Sabena rescue
Sabena rescueGovernment photo

This week marked 40 years since the rescue of hijacked Sabena Flight 571. The deputy commander of the rescue mission, Danny Yatom, recalled the successful operation in an interview with Arutz Sheva.

The rescue of the Sabena plane was led by Ehud Barak, now the Defense Minister, and Prime Minister Binyamin Netanyahu was then one of the elite soldiers chosen to carry out the mission.

The hijacking was carried out by the pre-Palestinian Authority terror group Black September. The group held the passenger aircraft hostage, demanding the release of 315 Arab terrorists.

“They decided to let the terrorists land the plane in Lod after they threatened to blow it up over Tel Aviv,” Yatom recalled. “We knew about the hijacking shortly after it occurred. I was in training in the Negev, and I got orders to gather all the crews and get to the airport as quickly as possible.”

Commanders Form Groundbreaking Rescue Strategy
The rescue mission was the first of its kind, Yatom said. “We had to plan the whole mission from zero, with no similar experience from the past.”

Commanders decided to first buy time by sabotaging the planes, ensuring that they could not take off again. “On the night between May 8 and May 9 we reached the plane three times with El Al technicians… At the same time, we organized the mission to free the hostages,” he said.

At first, soldiers considered forming a human pyramid to allow them to reach the wings and doors of the aircraft. They left twice to begin the mission, but were called back.

Finally, it was decided to trick the terrorists into thinking their demands had been met. Commanders informed the Black September group that the 315 terrorist prisoners were waiting on buses, but that El Al technicians would need to check the plane before it could take off.
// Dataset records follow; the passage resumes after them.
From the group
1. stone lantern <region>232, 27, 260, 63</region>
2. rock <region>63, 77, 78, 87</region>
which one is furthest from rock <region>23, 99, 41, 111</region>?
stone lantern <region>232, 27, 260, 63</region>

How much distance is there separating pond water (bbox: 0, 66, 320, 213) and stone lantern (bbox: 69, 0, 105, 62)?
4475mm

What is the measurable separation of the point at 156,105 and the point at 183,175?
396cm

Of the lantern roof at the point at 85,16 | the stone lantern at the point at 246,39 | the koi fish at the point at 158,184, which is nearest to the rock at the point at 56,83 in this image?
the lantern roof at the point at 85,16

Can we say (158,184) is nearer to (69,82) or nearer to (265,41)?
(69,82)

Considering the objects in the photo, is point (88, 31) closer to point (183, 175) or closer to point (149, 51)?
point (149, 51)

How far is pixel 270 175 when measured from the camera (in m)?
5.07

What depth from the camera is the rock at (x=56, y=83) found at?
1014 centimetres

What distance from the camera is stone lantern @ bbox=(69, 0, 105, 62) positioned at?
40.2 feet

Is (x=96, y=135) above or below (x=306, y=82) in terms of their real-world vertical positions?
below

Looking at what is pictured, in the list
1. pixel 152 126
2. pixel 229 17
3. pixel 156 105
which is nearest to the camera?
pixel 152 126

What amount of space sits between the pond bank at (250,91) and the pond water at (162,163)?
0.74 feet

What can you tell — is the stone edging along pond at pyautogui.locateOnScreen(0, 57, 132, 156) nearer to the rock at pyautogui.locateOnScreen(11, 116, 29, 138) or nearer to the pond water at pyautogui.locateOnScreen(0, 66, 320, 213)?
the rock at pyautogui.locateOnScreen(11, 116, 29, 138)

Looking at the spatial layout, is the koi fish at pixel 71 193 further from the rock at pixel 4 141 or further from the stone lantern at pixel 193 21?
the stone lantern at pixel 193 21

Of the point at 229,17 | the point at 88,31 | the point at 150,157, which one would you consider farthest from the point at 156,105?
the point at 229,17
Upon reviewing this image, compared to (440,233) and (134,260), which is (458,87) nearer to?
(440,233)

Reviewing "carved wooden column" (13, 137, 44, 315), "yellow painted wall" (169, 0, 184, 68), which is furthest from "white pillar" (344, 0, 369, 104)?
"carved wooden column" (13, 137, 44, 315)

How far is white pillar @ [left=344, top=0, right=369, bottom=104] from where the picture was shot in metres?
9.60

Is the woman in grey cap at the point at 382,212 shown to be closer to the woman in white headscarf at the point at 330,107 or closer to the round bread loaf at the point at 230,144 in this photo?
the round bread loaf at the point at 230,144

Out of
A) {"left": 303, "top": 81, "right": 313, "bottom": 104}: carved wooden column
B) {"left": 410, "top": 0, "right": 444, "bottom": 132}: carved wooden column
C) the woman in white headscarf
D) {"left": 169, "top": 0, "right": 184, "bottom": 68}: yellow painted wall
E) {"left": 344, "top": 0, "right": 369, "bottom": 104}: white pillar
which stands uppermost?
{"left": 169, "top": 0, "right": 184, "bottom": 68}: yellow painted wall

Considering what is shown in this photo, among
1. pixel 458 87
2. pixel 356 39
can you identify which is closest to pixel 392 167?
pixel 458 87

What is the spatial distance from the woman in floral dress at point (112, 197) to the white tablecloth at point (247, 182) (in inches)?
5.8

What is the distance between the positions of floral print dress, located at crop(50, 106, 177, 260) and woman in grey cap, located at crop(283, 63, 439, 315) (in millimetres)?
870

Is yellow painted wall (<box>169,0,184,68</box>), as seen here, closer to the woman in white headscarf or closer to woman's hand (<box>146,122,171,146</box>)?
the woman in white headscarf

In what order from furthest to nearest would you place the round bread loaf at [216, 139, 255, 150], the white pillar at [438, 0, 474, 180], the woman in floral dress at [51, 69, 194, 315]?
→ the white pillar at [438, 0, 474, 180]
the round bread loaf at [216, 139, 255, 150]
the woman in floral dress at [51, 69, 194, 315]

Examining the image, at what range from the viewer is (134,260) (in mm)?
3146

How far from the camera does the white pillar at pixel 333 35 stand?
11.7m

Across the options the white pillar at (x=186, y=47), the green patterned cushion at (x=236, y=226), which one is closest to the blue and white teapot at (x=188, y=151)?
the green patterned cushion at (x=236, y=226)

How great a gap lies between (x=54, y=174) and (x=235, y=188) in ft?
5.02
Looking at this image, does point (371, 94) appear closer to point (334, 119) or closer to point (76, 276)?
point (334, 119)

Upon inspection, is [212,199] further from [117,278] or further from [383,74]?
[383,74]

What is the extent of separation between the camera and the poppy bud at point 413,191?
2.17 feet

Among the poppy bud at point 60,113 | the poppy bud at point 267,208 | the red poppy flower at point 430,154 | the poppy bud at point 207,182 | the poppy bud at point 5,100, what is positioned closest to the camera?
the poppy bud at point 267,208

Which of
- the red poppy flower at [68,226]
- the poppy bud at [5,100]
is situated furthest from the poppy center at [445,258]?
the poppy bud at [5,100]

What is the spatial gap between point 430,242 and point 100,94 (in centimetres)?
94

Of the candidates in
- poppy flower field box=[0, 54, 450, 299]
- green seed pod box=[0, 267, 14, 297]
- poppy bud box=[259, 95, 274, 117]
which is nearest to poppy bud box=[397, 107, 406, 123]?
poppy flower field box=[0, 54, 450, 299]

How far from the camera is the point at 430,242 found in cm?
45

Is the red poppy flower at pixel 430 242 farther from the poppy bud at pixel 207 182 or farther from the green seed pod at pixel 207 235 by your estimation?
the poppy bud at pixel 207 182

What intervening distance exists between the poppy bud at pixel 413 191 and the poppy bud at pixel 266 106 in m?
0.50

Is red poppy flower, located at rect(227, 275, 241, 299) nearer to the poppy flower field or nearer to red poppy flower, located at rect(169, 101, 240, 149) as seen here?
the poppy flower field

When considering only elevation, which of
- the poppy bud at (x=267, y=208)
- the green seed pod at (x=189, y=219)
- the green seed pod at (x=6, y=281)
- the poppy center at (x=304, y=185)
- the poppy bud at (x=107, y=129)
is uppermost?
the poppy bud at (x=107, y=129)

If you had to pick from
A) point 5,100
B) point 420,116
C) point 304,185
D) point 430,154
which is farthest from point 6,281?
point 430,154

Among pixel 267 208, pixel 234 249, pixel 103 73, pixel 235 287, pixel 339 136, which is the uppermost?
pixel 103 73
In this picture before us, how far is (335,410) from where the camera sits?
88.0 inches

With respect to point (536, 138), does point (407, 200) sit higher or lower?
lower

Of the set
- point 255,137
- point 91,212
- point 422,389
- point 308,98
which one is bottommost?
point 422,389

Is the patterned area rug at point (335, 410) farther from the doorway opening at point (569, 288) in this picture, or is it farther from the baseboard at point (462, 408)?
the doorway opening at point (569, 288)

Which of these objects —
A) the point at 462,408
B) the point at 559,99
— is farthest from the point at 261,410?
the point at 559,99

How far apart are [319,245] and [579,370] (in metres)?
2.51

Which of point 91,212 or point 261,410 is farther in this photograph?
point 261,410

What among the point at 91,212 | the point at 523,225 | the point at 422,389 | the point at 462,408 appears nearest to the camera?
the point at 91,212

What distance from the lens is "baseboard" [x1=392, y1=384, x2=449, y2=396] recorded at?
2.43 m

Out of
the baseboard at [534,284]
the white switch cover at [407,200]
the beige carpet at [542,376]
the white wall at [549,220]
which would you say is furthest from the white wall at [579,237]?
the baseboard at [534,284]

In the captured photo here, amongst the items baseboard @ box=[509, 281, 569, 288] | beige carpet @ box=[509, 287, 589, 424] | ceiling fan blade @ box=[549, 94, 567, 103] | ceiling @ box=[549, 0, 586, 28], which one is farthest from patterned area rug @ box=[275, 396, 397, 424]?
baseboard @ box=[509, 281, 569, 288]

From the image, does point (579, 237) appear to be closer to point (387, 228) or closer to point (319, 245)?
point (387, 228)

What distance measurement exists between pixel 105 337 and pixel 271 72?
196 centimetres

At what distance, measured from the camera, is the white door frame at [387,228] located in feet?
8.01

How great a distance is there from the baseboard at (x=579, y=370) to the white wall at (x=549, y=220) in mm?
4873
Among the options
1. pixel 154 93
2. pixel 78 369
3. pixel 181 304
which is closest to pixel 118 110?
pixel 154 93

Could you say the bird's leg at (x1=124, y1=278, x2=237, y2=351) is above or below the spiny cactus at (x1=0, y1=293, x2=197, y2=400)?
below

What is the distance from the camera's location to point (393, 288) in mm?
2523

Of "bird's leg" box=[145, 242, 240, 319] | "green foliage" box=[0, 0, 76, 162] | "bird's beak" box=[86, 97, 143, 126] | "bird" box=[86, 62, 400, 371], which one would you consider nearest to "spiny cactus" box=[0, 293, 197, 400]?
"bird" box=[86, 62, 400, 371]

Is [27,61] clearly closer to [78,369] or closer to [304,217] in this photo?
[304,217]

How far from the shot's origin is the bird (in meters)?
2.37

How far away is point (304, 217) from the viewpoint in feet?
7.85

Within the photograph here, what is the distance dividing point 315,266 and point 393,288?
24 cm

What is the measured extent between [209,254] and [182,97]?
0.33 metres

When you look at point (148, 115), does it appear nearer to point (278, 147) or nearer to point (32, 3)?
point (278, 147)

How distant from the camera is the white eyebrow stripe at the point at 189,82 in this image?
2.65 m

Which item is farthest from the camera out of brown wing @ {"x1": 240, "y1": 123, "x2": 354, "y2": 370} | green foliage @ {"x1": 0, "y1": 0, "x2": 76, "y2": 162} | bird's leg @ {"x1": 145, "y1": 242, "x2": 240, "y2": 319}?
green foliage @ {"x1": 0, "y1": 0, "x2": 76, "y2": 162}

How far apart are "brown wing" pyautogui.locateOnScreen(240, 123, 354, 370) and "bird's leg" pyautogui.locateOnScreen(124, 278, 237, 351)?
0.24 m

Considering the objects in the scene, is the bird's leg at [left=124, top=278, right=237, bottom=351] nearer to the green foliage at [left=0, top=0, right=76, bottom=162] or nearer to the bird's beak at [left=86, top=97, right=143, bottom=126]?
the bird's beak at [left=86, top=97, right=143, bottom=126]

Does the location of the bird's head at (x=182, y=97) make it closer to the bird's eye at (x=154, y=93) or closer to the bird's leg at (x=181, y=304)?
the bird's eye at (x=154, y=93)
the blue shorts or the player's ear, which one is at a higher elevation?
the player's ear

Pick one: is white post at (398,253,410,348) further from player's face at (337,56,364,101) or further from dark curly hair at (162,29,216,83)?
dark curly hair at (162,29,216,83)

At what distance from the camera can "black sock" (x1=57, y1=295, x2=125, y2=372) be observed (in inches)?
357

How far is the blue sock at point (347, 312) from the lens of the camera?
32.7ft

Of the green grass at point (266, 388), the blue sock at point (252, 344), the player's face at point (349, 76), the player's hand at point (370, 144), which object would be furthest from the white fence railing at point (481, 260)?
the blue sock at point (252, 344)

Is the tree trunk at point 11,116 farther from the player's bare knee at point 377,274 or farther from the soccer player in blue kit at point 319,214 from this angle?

Terrorists Dead 'Within 90 Seconds'
“They gave us two hours to get ready,” Yatom said. “We disguised ourselves as aircraft technicians and went out on platforms pulled by tractors. Ehud Barak was commanding the mission. He blew his whistle and we all stormed up the ladders.

“Within 90 seconds we killed the terrorists and captured two female terrorists before they could set off their explosives or throw grenades.”

During the mission one passenger was killed, and two soldiers were wounded – among them future two-time Prime Minister Netanyahu.

“To this very day it is considered the most successful rescue operation,” Yatom declared. Rescue missions “are a very complicated type of mission,” he added.

Daring Rescues Continue Today
Then, as today, terrorists were targeting Jewish and Israeli targets worldwide. The Sabena rescue “caused a dramatic increase in national morale,” said Yatom.

Some may believe that Israel no longer conducts daring rescues like that of 1970 – if so, said Yatom, they are mistaken. “Most missions are secret and they are much more daring…. There are even other units that know how to carry out missions that are far more complex,” he reported.

Israel must work constantly to deter terrorism, he added. “Deterrence doesn’t last forever. Every time there is terrorism it shows that our deterrence is no longer functioning… it means we need to build it up again.”